Une contre-offensive médiatique réussie

A la différence de la situation qui prévalait avant l'annexion de la Crimée, les Américains informent l'opinion avec une grande précision, analyse Die Presse :

«L'administration Biden a tiré les enseignements des erreurs d'Obama et répond aux impressionnantes menaces russes par une pression tout aussi massive. ... Il faut croire que c'est le seul moyen d'impressionner Poutine. ... Il y a des mois déjà, les Etats-Unis avaient donné l'alarme quand des images satellites mettaient en évidence l'encerclement militaire de l'Ukraine. Ils avaient par la suite réagi en publiant des articles sur des opérations secrètes russes dans le Donbass et sur la diffusion de vidéos russes 'fakes' visant à provoquer une guerre.

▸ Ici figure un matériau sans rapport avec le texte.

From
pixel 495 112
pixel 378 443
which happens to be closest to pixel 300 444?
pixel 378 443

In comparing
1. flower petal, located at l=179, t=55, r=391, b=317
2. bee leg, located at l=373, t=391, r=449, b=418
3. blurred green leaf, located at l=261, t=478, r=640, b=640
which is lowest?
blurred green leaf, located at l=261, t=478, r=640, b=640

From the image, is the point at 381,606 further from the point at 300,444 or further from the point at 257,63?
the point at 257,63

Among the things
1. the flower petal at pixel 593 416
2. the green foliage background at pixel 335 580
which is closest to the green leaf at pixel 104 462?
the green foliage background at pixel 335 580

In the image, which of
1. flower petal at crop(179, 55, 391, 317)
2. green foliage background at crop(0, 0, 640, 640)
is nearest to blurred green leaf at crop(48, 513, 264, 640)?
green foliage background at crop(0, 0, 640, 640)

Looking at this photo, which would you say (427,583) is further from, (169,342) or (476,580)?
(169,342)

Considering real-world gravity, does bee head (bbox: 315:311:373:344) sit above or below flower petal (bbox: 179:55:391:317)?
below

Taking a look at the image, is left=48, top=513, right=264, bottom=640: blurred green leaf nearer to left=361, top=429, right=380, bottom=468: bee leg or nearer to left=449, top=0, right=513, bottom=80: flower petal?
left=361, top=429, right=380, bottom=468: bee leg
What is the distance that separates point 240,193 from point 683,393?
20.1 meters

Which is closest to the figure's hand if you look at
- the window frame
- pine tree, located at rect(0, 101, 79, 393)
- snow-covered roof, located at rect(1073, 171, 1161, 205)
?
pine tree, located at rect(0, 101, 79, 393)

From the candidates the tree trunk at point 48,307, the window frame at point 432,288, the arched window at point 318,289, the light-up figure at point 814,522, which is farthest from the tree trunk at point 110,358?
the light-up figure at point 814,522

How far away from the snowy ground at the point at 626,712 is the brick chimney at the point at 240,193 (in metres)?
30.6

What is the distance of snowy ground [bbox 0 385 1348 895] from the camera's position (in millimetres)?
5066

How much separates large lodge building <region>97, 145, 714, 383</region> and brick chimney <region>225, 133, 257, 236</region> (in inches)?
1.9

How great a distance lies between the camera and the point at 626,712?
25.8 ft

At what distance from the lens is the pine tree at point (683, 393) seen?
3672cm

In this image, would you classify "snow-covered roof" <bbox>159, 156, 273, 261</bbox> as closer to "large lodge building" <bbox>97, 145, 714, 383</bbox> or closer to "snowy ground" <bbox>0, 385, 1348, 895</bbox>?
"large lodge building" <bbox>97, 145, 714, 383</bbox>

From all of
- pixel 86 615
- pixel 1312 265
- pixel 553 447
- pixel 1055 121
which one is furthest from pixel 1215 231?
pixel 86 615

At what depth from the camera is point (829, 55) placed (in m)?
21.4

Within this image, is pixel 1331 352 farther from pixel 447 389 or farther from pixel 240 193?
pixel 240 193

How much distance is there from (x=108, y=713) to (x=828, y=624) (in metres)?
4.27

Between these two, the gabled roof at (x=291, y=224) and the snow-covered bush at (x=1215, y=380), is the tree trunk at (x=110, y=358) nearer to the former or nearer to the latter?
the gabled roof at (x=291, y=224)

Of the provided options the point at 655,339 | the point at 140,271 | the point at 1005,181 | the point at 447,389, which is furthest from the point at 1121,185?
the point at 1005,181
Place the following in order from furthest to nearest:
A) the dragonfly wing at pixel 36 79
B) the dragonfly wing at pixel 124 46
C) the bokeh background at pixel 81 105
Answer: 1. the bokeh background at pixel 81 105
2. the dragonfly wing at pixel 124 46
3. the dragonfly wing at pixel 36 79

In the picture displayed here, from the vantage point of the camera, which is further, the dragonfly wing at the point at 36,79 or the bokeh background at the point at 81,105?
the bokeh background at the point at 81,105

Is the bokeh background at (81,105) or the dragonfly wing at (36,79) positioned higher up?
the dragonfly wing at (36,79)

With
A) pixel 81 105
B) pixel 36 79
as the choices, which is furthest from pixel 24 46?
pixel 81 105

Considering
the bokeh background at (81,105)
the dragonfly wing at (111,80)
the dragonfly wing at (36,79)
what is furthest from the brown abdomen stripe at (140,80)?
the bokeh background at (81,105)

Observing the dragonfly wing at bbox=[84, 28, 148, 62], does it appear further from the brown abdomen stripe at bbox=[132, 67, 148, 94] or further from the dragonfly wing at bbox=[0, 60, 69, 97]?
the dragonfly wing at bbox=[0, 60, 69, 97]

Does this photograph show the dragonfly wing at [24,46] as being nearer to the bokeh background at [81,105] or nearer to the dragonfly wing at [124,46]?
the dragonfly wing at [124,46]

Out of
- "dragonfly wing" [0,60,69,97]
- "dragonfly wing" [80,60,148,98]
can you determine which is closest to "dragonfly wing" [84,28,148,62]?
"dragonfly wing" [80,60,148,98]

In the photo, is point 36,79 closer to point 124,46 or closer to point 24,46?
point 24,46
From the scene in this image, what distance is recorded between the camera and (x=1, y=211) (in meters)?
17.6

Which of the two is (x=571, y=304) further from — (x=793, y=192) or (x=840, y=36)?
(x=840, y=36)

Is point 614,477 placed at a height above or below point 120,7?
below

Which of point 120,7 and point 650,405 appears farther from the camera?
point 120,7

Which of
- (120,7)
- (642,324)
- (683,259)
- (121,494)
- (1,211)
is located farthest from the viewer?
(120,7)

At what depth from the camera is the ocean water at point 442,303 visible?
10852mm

Le piratage de communications échangées entre des unités de l'armée russe, faisant état de plans d'attaque présumés, achève de démasquer les intentions de la Russie belliciste.»

La Stampa (IT) /

Biden le stratège

La Stampa accorde de bonnes chances à la diplomatie américaine :

«Si la brèche dans le mur du 'Niet' de Poutine devait s'élargir un peu plus et donner un espace supplémentaire à la diplomatie, le président américain Joe Biden pourrait revendiquer le succès de sa stratégie : un mélange de dialogue avec l'ennemi et de références perpétuelles à une dissuasion musclée, sous la forme de sanctions, de révélations d'informations confidentielles et d'envois de troupes. ... Biden a agi de façon graduelle, resserrant les rangs des alliés européens, restaurant la ligne de dialogue préférentielle avec Londres, renforçant l'OTAN, la dotant d'une mission aux contours définis et traditionnels, et obtenant l'appui des barons du Parti républicain - ce qui n'avait rien d'évident dans une Amérique profondément divisée.»

De Volkskrant (NL) /

La transparence fait le jeu de Poutine

La stratégie des Etats-Unis a aussi des inconvénients, analyse De Volkskrant :

«La stratégie consistant à rendre publiques un maximum d'informations sur les mouvements de troupes russes et les viles intentions vise à gagner la confiance de l'opinion. Mais cette denrée se raréfie dans les sociétés occidentales. ... Les communiqués américains faisant état d'un risque de guerre de plus en plus imminent sèment la panique, entraînent la fermeture de l'espace aérien, le départ de touristes et l'incertitude sur les marchés et dans l'économie. Tout ce que le président Poutine cherche à provoquer - déstabiliser et saper l'autorité ukrainienne - se fait sournoisement, sans le moindre tir.»

eldiario.es (ES) /

Le Kremlin est le maître du calendrier

Les Etats-Unis ne pourront agiter indéfiniment le drapeau rouge de l'alerte maximale, juge eldiario.es :

«Depuis des semaines voire des mois, l'administration Biden nous dit que la Russie est sur le point d'attaquer l'Ukraine. ... Mais quelle est la part de vérité et la part de ruse ? Il s'agit de dissuader l'adversaire et de le priver d'effet surprise, de manière inédite. ... L'idée est d'obliger Poutine à mettre fin à ses tentatives de guerre. ... Poutine est le maître du calendrier. Les Etats-Unis sont les maîtres de la propagande, mais pas les seuls. Plus la crise perdure, moins ces alertes auront d'effet. ... On verra si ce bras de fer aboutit à un nouvel accord paneuropéen ou à une catastrophe.»

Diário de Notícias (PT) /

Les vieux réflexes sont de retour

Les Etats-Unis sont englués dans les vieux modèles de la guerre froide, lit-on dans Diário de Notícias :

«Ils ont remis à l'ordre du jour l'ancien 'téléphone rouge', comme si le monde était toujours constitué de deux grands blocs, comme au temps de la guerre froide. A voix forte et à bonne distance, les Américains se comportent avec l'autorité d'un homme qui a le pouvoir militaire et économique de tenir tête à son éternel rival d'Europe de l'Est. Les Etats-Unis se sont mobilisés au niveau mondial et ont organisé des rencontres diplomatiques avec tous leurs alliés. Dans un seul but : exercer leur influence et tenter d'obtenir le soutien pour être paré à toutes les éventualités.»